I trust the interface much less. Just this week I had to send back two things
that were mistakenly ordered. One was clothing. I set the size I wanted, then
clicked on the color I wanted. The size I wanted wasn't available, so it
switched the size without telling me. The other was a tool. I was searching
for Dremel sanding accessories. Mixed in with Dremel-specific stuff were
things that weren't compatible, but I didn't notice the switch.

It is now packed with ads of various forms. I want them to be on my side,
showing me the best stuff. But instead, they are getting paid to show me stuff
without regard to quality or usefulness.

The mixing in of stuff from others stores is another area where my trust has
declined. If it were a separate site, that would be fine.

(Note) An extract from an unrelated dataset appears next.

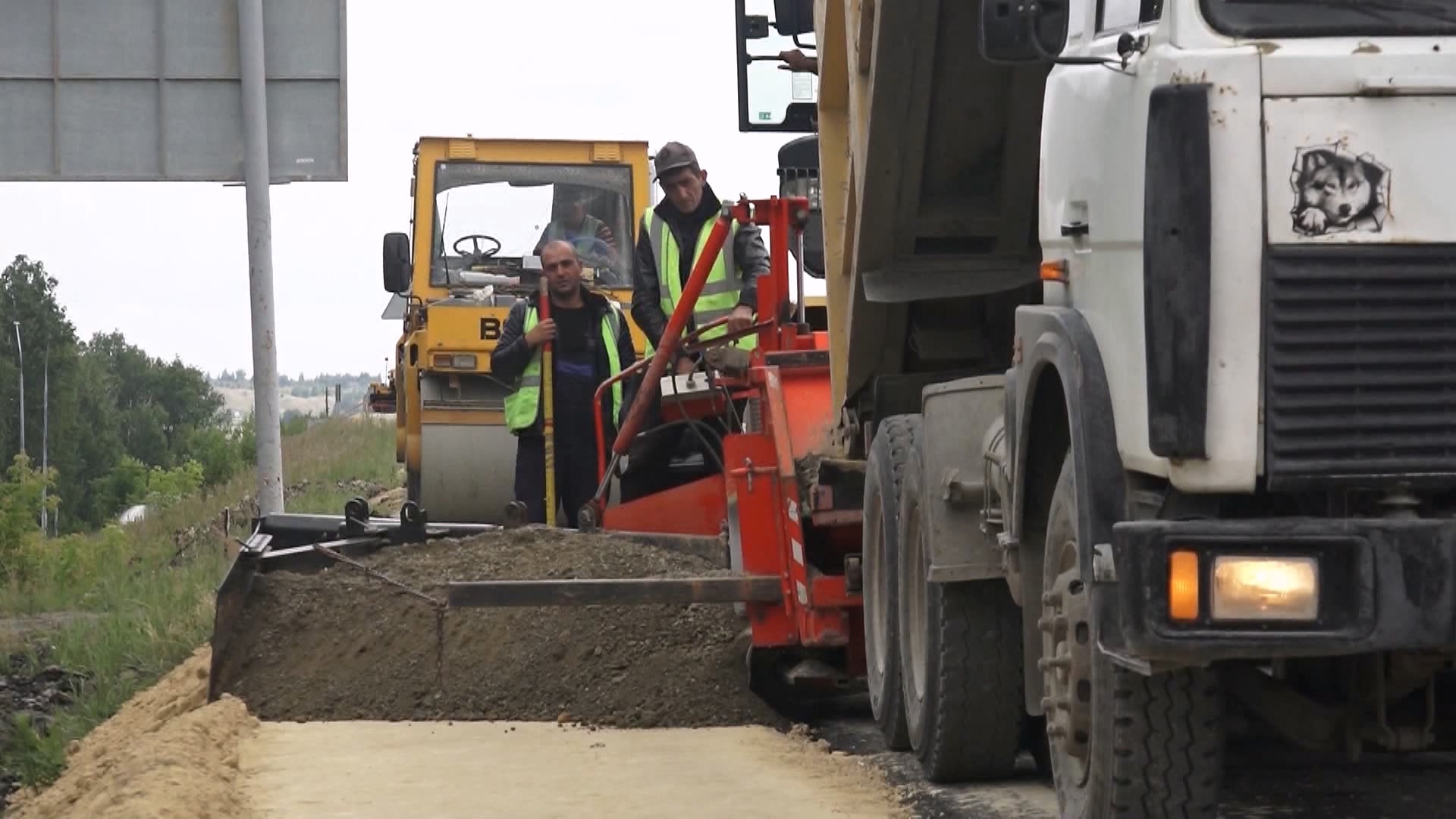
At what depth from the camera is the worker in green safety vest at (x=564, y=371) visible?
457 inches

But when I want to
just buy something from Amazon, I now have to evaluate a bunch of possibly-
dubious vendors on the basis of too-little information.

The reports of counterfeit products and comingled inventory has left me much
more skeptical when buying things there.

The reports of terrible warehouse work conditions mean that I trust them less
to take care of the people doing the work.

The way many people are now making bank doing store arbitrage, where they buy
things at Target, Walmart, Trader Joes, etc, and sell it at high markups means
I trust the pricing much less. I also suspect Amazon of marking things up more
now than they used to.

And finally, their experiments with various shipping options means less
reliable delivery. If something comes via UPS or Fedex, I know when it will
arrive and trust the drivers will put it in the right place. But their various
other shippers provide a different and usually worse experience.

When they started, it was magic. They took all the confusion and stress out of
mail order. Now they've slowly been putting it back in. I'm sure it has
increased the revenue metrics of various sub-sub-teams. But they've taken me
from being a loyal customer to one ready to switch.

------
arturnt
I run engineering at Deliverr. Happy to answer any questions.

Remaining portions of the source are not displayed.